L’efficacia “energetica” intrinseca alla tradizione e all’ethos connaturale al piccolo, periferico paese d’origine (Ripatransone, nella provincia ascolana, richiamato nel titolo) è poi potenziata dal vivo disagio provato dall’autore dinanzi al sistema di vita imposto con soffocante durezza dalla civiltà urbano-industriale, innaturale, meccanizzante e omologativa: “Non ricordo altre vite./ Questa che vivo parla di violenza./ Da essa è solo possibile fuggire./ Il mondo è condannato all’abisso/ con l’indifferenza di una persecuzione/ che non ha fondamento umano./ Vivere diventa più difficile/ vivendo in tombe aperte/ dove l’asfalto brucia il futuro/ e i mostri gettano il loro sangue/ partecipando alla follia di corse pazze”(ivi, vv.213-223).

Tuttavia una posizione ideologica siffatta, suggestivamente nostalgica e pasolinianamente pensosa, non appaga la sensibilità del poeta, convinto d’altronde che “ il mondo è più grande di Ripa”(ivi, v.161) e che il rifugio borghigiano-campestre, l’idea dell’“isola felice” possono assumere altresì valenze regressive e in particolare avere implicazioni limitative della libertà del singolo e dell’aspirazione insopprimibile a nuove esperienze, a nuovi e differenti percorsi, nella consapevolezza che “ogni giorno l’estate ricomincia/ con le stesse voci nuove,/ nel tempo passato e irrecuperabile” (ivi, vv. 287-289).

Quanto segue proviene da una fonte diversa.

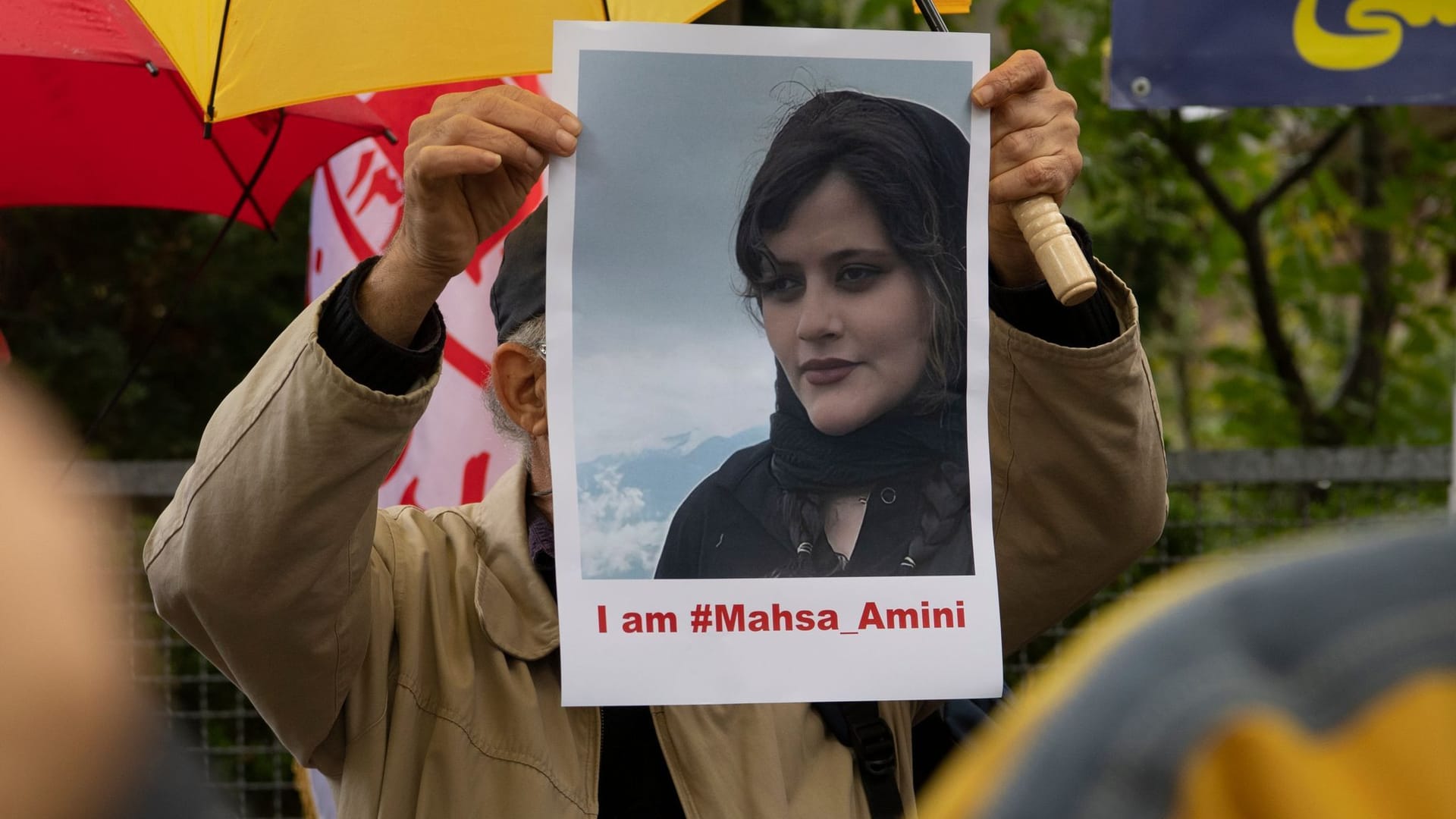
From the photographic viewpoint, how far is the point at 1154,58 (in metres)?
2.99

La vita infine consiste pure nel “perdere contenuti antichi/ alla ricerca di nuovi destini” (ivi, vv. 374-375, corsivi miei) e  “libertà è volare nell’aria come un gabbiano/ che si posa sull’onda e non la tocca,/ felice di andare col vento/ senza una meta fissata da altri,/ girare intorno al fuoco dei gitani/ che si posano dove il vento li posa,/ nella più totale anarchia di chi sente/ di essere il solo padrone di sé” (ivi, vv. 106-113).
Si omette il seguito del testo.